About Faults
Note |
For detailed reference information about faults, events, errors, and system messages, see the Cisco ACI System Messages Reference Guide or the Cisco APIC Management Information Model Reference, which is a web-based application. |
The Application Policy Infrastructure Controller (APIC) maintains a comprehensive, up-to-date run-time representation of the administrative and operational state of the ACI fabric system in a collection of managed objects (MOs). In this model, a fault is represented as a mutable, stateful, and persistent MO. When a specific condition occurs, such as a component failure or an alarm, the system creates a fault MO as a child object to the MO that is primarily associated with the fault. For a fault object class, the fault conditions are defined by the fault rules of the parent object class. An MO class can have multiple defined faults, each of which has a different fault code and a different fault rule. The fault code uniquely identifies a fault definition, and a fault rule uniquely identifies the fault conditions. For a given fault code, a parent MO instance can have only one fault MO.
In most cases, a fault MO is automatically created, escalated, de-escalated, and deleted by the system as specific conditions are detected. If the same condition is detected multiple times while the corresponding fault MO is active, the properties of the fault MO are updated, and no additional instances of the fault MO are created. A fault MO contains an “occur” property to record how many times a fault condition occurs. This property is useful for detecting fault flapping.

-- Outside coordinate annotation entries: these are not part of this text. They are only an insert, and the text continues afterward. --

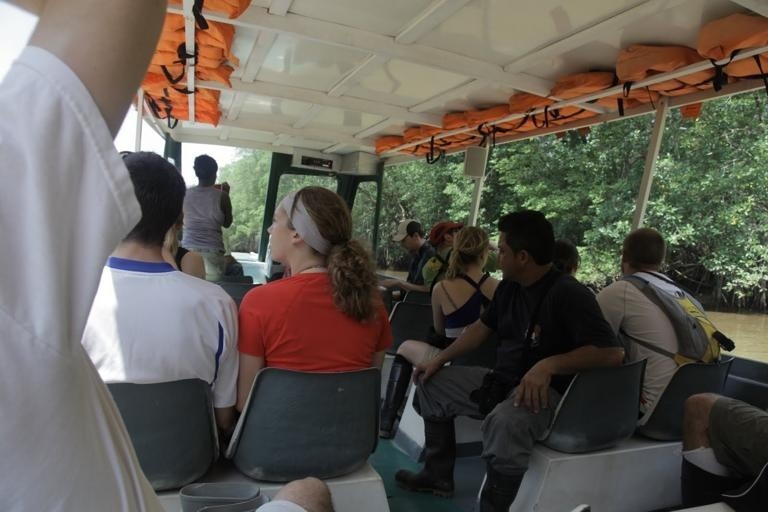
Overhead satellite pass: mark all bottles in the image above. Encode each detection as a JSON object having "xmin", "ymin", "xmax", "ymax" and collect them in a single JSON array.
[
  {"xmin": 430, "ymin": 221, "xmax": 464, "ymax": 246},
  {"xmin": 392, "ymin": 219, "xmax": 425, "ymax": 241}
]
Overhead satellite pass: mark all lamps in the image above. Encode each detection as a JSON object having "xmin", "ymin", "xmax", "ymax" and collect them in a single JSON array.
[
  {"xmin": 383, "ymin": 300, "xmax": 435, "ymax": 356},
  {"xmin": 639, "ymin": 357, "xmax": 735, "ymax": 443},
  {"xmin": 402, "ymin": 291, "xmax": 435, "ymax": 305},
  {"xmin": 220, "ymin": 283, "xmax": 263, "ymax": 309},
  {"xmin": 223, "ymin": 275, "xmax": 253, "ymax": 284},
  {"xmin": 536, "ymin": 357, "xmax": 647, "ymax": 452},
  {"xmin": 100, "ymin": 378, "xmax": 220, "ymax": 492},
  {"xmin": 224, "ymin": 367, "xmax": 380, "ymax": 482}
]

The creation of a fault MO can be triggered by internal processes such as finite state machine (FSM) transitions or detected component failures, or by conditions specified by various fault policies, some of which are user configurable. For example, you can set fault thresholds on statistical measurements such as health scores, data traffic, or temperatures.
A fault MO remains in the system after the fault condition is cleared until it is deleted from the system by one of the following circumstances:
-
When the parent MO is deleted.
-
When a cleared fault is acknowledged by the user.
-
When a cleared fault has existed longer than the retention interval.
Fault Objects and Records
In the Cisco APIC Management Information Model Reference, the fault package contains the fault-related object classes.
Fault Objects
A fault object is represented by one of the following two classes:
-
fault:Inst
—When a fault occurs in an MO, a fault instance MO (fault:Inst
) is created under the MO that experienced the fault condition. -
fault:Delegate
—Many MOs are used internally by the system and are not presented conspicuously in the APIC GUI. In order to improve the visibility of a fault that might otherwise go unnoticed, for some faults a corresponding fault delegate MO (fault:Delegate
) is created and attached to a logical MO that has higher visibility in the APIC. A fault delegate MO is an identical copy of the original fault MO (fault:Inst
). The identity of the original MO that experienced the fault condition is stored in thefault:Delegate:affected
property of the fault delegate MO.As an example, if the system attempts to deploy the configuration for an endpoint group to multiple nodes and encounters issues on one of the nodes, the system raises a fault (
fault:Inst
MO) on the node object affected by the issue and also raises a corresponding fault delegate on the object that represents the endpoint group. The fault delegate allows the user to see all the faults related to the endpoint group in a single place, regardless of where they were triggered.
Fault Records
A fault record records the history of a state transition for a fault instance object. For every fault state change, a fault
record object (fault:Record
) is created in the fault log. A fault record is an immutable object that cannot be modified either by the user or by the
system. Record creation is triggered by fault instance MO creation or deletion or by modification of key properties (for example,
severity, life cycle, or acknowledgment) of the fault instance object. All properties of the record are set at the time the
record object is created.
A record object
contains a complete snapshot of the fault instance object and is logically
organized as a flat list under a single container. The record object contains
properties from the corresponding instance object (fault:Inst
) such as
severity (original, highest, and previous), acknowledgment, occurrence, and
life cycle as well as inherited properties that provide a snapshot of the fault
instance and the nature and time of its change. The record is meant to be
queried using time-based filters or property filters for severity, affected DN,
or other criteria.
The object creation can also trigger the export of record details to an external destination by syslog. To analyze how a fault object is created and deleted, inspect the fault records.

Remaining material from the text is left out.